L’acompte sur salaire est le versement anticipé d’une partie de la rémunération pour un travail déjà accompli durant le mois en cours, et constitue une opération courante en comptabilité.

Voici tout ce que vous devez savoir sur l’acompte sur salaire en 2026.

Qu’est-ce qu’un acompte sur salaire ?

Contrairement à une libéralité, l’acompte sur salaire est une contrepartie financière pour des heures de travail que vous avez déjà effectuées au cours de la période de paye.

Définition légale de l’acompte sur salaire

La définition juridique de l’acompte repose sur le principe du service fait.

Selon le Code du travail, l’acompte sur salaire est le paiement d’une période de travail déjà passée, ce qui le distingue juridiquement d’un prêt ou d’une libéralité.

Exemple concret : Pour un salarié payé au mois, cela signifie qu’il peut demander à percevoir à mi-mois la somme correspondant aux deux semaines de travail qu’il vient de terminer.

Qui peut demander un acompte sur salaire ?

Le droit à l’acompte sur salaire est ouvert à l’ensemble des salariés mensualisés, qu’ils soient en contrat à durée indéterminée (CDI) ou en contrat à durée déterminée (CDD).

Les apprentis et les bénéficiaires d’un contrat de professionnalisation jouissent également de cette prérogative.

Attention : Les travailleurs à domicile, les saisonniers, les intermittents ou les travailleurs temporaires (intérimaires) ne bénéficient pas de cette obligation légale de mensualisation, bien que des accords de branche puissent prévoir des dispositions similaires.
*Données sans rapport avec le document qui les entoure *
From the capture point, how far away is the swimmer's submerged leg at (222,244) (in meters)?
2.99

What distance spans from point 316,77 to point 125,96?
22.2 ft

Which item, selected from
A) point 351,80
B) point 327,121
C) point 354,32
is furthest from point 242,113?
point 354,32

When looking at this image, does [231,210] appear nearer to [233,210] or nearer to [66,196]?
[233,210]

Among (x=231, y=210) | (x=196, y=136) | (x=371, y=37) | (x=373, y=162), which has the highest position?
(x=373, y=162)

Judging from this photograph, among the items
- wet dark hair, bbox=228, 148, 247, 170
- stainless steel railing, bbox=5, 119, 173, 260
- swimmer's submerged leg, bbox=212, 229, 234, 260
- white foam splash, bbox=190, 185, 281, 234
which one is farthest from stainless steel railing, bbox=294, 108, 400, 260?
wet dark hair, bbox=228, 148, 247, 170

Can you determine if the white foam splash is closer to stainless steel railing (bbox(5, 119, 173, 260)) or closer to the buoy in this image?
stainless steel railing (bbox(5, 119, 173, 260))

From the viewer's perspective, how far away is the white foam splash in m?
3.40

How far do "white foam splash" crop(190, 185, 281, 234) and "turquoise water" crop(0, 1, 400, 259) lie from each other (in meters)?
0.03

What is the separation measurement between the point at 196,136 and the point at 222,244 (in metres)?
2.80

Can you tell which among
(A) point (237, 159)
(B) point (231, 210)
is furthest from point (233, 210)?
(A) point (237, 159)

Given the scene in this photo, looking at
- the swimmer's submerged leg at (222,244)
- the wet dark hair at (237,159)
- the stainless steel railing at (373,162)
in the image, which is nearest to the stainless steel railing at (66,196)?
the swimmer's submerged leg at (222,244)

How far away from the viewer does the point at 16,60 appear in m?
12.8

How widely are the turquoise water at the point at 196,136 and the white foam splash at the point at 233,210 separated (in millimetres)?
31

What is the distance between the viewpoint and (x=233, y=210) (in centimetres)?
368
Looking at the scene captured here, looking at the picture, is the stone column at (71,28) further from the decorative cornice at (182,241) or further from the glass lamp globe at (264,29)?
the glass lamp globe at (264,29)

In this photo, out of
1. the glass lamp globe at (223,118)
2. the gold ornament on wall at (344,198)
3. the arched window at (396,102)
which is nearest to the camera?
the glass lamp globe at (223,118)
Acompte sur salaire et avance : quelle différence ?

Il est important de ne pas confondre l’acompte avec l’avance sur salaire.

Alors que l’acompte porte sur un travail déjà réalisé, l’avance sur salaire correspond au paiement d’un travail qui n’a pas encore été effectué.

Bon à savoir : De fait, l’avance est considérée comme un prêt de l’employeur que celui-ci est libre de refuser, contrairement à l’acompte qui est un droit inaliénable.

Voici un tableau récapitulant les principales différences entre ces deux notions : 

Critère Acompte sur salaire Avance sur salaire
Travail effectué Oui (déjà réalisé) Non (à venir / futur)
Droit légal Oui (art. L3242-1 CT) Non (facultatif)
Refus employeur Interdit (1ère demande) Autorisé sans justification
Fiche de paie Ligne dédiée, déduit du net Retenue sur bulletins suivants
Le saviez-vous ? Avec ComptaPlace, la gestion des acomptes sur salaire est intégrée directement dans votre logiciel de comptabilité. Les fiches de paie sont générées automatiquement avec toutes les mentions légales requises.

Comment calculer le montant d’un acompte sur salaire ?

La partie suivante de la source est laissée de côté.